Abstract The separation zone of an inclined flat plate was reduced by bombarding rolling-up vortices in the separated shear layer with a chain of vortex rings introduced from the side of the main flow. The reduction was realized because a compact and strong vortex is successively formed near the leading edge, transporting high-momentum fluid of the main flow towards the surface. Momentum defect in the near wake, which serves as a measure of effectiveness of reduction in the separation zone and can be approximately interpreted as the drag of the plate, generally decreases with increasing frequency of introduction of the rings F and their circulation Γ , saturating at sufficiently large values of F and Γ . The momentum defect appears to attain a minimum at a particular frequency Fc / U ∞ ≈4, where c is the length of the plate and U ∞ is the main-flow velocity.
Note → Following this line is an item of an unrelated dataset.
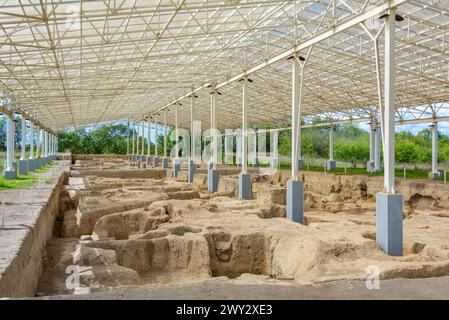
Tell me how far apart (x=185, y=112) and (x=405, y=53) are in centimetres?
3098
This frequency can be interpreted as the fundamental frequency of the shedding-type instability of the separated flow. Efficiency, which is defined as decrease in loss of power in the wake divided by the power required to generate the vortex rings, attains a maximum approximately at the same frequency Fc / U ∞ ≈4, and at a particular value of the circulation Γ / U ∞ c ≈0·32, which is approximately 1·6 times the circulation of the shear-layer vortices in the region of interaction. Thus, the steady jet which corresponds to F =∞ is not the best choice in terms of the efficiency.